Mereka yang datang ke sana beranggapan, de­ngan perantara zat air Pemandian Putri Hijau berharap apa yang diinginkan bisa terkabul. Ten­tunya semua itu tidak terlepas dari keyakinan dan kepercayaan masing-ma­sing.

Informasi tersebut diperoleh dari warga yang berada di sekitar lokasi Pemandian Putri Hijau. "Mereka yang ke sini keba­nya­kan meminta hajatan dengan mandi dan meminum air di Pe­mandian Putri Hijau.

Bila mereka berhasil, ada yang memberikan sumbangan untuk mere­novasi Pemandian Putri Hijau. Lantai keramik ini salah satu sumbangan dari pengunjung yang keinginannya berha­sil dipenuhi.

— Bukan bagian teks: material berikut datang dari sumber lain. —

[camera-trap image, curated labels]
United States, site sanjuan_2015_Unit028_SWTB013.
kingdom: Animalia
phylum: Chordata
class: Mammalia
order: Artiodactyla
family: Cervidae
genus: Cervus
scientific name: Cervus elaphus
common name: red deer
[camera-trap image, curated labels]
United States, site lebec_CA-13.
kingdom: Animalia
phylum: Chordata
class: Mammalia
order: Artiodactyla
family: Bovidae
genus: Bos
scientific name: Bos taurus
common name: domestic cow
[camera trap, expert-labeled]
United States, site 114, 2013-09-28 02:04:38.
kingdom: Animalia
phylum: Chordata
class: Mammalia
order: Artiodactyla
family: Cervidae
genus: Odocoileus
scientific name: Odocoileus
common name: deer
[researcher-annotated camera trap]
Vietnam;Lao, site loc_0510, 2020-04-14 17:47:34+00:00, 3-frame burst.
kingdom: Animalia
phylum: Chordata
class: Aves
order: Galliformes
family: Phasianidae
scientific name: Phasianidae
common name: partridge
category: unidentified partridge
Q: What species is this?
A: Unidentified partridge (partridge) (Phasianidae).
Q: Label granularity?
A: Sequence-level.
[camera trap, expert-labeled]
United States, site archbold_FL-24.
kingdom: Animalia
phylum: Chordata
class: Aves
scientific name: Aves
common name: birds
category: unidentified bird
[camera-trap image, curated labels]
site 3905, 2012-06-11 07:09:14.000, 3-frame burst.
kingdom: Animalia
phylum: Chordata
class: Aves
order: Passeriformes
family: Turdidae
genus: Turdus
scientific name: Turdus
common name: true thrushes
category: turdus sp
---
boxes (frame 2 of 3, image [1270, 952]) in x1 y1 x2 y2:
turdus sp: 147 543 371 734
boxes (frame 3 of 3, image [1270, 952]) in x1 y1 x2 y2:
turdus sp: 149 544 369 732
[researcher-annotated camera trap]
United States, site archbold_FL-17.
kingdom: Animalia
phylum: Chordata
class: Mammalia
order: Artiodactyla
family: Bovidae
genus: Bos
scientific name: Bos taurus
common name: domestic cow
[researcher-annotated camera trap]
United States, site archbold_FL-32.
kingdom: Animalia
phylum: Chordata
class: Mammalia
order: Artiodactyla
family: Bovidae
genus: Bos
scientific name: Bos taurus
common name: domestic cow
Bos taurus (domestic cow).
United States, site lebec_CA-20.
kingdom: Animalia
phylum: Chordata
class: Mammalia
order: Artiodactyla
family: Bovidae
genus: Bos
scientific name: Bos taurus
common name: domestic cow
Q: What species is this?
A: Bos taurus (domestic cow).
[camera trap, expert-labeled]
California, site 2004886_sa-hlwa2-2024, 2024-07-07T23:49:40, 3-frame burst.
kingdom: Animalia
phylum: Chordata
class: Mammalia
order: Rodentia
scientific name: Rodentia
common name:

Tapi, sumbangan ini tidak ada paksaan. Tergantung ke­mam­­puan mereka masing-masing.

"Sedangkan pemerintah se­tem­pat selama ini tidak ada per­hatian terhadap situs ber­sejarah ini," ungkap salah seorang warga yang meminta namanya tidak ditulis kepada wartawan, Senin (16/1).

Sebelum memasuki areal Pe­mandian Putri Hijau, cerita­nya, para pengunjung diwa­jib­kan meminta izin terlebih dahulu kepada para leluhur.

Pengunjung saat datang me­nye­dia­kan rokok atau daun sirih yang kemu­dian diletakkan di salah tugu yang tingginya sekitar satu meter tidak jauh dari areal Pemandian Putri Hijau.

Setelah itu para pengunjung me­nyam­paikan niat dan keingi­nan (hajat) sambil menuju Pe­mandian Putri Hijau.

"Begitu setiap hari dianjurkan oleh penjaga di lokasi tersebut. Ini meng­hargai para leluhur. Kita saja harus ketuk pintu atau mengucapkan salam. Di sini harus meminta izin kepada para leluhur," sebutnya.

Hasil pengamatan, beberapa pe­ngun­jung bersama ke­luar­ganya usai berkunjung dan mandi di Pemandian Putri Hijau mem­bawa pulang air yang telah dimasukkan dalam se­jumlah jeri­ken.

“Malam-malam tertentu juga ba­nyak yang datang kemari meminta ha­jatan de­ngan ber­sihkan badan melalui zat air Pemandian Putri Hijau. Dalam menyambut bulan Ramadan pun banyak pengun­jung yang datang selama sebulan penuh,” pung­kasnya.

Diakuinya, pengunjung yang datang ke lokasi Peman­dian Putri Hijau kebanyakan pribumi. Dari luar negeri juga ada seperti Malaysia, Singa­pura, dan Thai­land. Mereka datang sebagai ta­mu/kunju­ngan untuk melihat pe­ning­galan sejarah kerajaan ter­besar di Sumut.

Selain Pemandian Putri Hi­jau, ada juga pemandian pang­lima. Panglima ini meru­pakan penga­wal pribadi Putri Hijau pada zaman dahulu. Setiap tamu kerajaan yang ingin berte­mu dengan Putri Hijau harus lebih dulu meminta izin ke pang­limanya. Pemandian pang­lima ini loka­sinya tidak jauh dari Pe­mandian Putri Hijau.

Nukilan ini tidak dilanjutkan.